(Problem statement) If a line in the entries below includes "charset", pick it out and copy it.

***** Data shown

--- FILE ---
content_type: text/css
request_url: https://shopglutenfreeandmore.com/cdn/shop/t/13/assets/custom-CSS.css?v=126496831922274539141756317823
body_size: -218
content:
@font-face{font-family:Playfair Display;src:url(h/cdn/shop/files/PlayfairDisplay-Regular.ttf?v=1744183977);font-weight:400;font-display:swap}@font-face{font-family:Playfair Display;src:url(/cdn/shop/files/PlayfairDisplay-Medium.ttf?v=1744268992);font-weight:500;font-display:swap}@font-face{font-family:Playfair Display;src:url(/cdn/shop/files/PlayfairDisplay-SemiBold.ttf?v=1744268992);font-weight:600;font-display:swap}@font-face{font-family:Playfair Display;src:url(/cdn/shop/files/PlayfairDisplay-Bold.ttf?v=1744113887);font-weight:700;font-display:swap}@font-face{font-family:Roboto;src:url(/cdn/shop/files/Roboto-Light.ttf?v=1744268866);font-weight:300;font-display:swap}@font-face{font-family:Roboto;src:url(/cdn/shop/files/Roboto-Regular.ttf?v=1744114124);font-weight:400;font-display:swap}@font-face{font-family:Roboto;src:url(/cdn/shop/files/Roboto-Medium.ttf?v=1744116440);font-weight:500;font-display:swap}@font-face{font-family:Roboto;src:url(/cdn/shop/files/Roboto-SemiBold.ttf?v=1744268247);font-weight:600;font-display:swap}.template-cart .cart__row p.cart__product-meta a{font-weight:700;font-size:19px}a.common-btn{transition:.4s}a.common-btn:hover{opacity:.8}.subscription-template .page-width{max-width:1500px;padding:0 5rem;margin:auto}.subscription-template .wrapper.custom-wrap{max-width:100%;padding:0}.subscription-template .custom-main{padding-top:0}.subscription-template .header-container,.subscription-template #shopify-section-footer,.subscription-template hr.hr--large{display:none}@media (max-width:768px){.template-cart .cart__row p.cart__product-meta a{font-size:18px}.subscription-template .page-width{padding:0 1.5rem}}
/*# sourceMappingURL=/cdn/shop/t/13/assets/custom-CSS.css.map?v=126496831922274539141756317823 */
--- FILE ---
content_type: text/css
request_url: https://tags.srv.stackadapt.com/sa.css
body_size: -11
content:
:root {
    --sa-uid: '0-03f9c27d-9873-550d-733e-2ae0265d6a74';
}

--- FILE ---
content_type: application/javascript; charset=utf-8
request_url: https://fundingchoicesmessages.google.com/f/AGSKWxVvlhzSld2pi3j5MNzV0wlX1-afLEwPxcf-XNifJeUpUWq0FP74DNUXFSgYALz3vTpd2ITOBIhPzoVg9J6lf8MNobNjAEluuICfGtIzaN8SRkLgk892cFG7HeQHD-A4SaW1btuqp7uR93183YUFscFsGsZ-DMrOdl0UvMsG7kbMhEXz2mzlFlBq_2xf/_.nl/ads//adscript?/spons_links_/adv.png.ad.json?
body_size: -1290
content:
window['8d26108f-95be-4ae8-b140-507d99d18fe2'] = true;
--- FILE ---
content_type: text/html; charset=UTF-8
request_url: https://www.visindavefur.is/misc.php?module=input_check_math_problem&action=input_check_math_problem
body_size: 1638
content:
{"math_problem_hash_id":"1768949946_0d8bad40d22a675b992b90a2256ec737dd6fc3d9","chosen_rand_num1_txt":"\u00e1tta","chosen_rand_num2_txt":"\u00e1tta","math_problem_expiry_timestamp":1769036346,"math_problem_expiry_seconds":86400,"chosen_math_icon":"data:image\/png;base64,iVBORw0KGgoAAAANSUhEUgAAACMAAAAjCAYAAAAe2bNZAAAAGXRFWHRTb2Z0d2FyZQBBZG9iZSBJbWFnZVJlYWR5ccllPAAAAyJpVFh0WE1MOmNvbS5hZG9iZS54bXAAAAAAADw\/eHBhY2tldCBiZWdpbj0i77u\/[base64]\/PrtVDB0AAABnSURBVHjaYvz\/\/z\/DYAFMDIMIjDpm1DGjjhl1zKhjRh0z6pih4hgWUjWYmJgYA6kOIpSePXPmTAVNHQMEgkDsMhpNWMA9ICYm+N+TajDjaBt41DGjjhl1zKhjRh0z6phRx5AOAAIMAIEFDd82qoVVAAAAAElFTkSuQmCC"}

**********

(Written solution)
content_type: application/javascript; charset=utf-8
content_type: text/html; charset=UTF-8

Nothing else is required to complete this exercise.